## [Work to be completed]
Copy the passage from the comments on health care reform starting at "By the end of the year I" and ending at "MKlinka said...", and swap "public option" for "government plan".

## [Excerpt to read]
····················

This is going to be a strenuous process. Obama promises to pass the bill before the end of the year. I think because of the opposition by fiscal conservatives, the public option will not be passed. Both major parties agree that there needs to be health care reform. The controversy is whether or not to have a public option. I believe that the majority of educated, responsible people will vote against this bill since it is a blatant display of fascism.

rlepak said...

By the end of the year I think we will have accomplished nothing in Washington regarding health care. First, because the democrats and the republicans won’t be able to reach a bipartisan agreement. The democrats won’t agree to a bill without a public option, while the republicans won’t agree to a bill with a public option. Second, if a bill were to be passed with a public option that would cause an uproar with the already protesting “teabaggers”, a group that congress may not be able to ignore for much longer. Finally, as we had discussed in class, our government is not set up in a way for things to be done quickly. Obama has been president for less than a year, so this would be a quick reform if it were passed by the end of the year.

MKlinka said...

····················

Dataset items
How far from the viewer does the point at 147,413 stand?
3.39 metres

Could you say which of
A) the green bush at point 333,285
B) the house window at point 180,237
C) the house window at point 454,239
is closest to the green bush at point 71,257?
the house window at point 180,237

····················

## [Expected output]
By the end of the year I think we will have accomplished nothing in Washington regarding health care. First, because the democrats and the republicans won’t be able to reach a bipartisan agreement. The democrats won’t agree to a bill without a government plan, while the republicans won’t agree to a bill with a government plan. Second, if a bill were to be passed with a government plan that would cause an uproar with the already protesting “teabaggers”, a group that congress may not be able to ignore for much longer. Finally, as we had discussed in class, our government is not set up in a way for things to be done quickly. Obama has been president for less than a year, so this would be a quick reform if it were passed by the end of the year.

MKlinka said...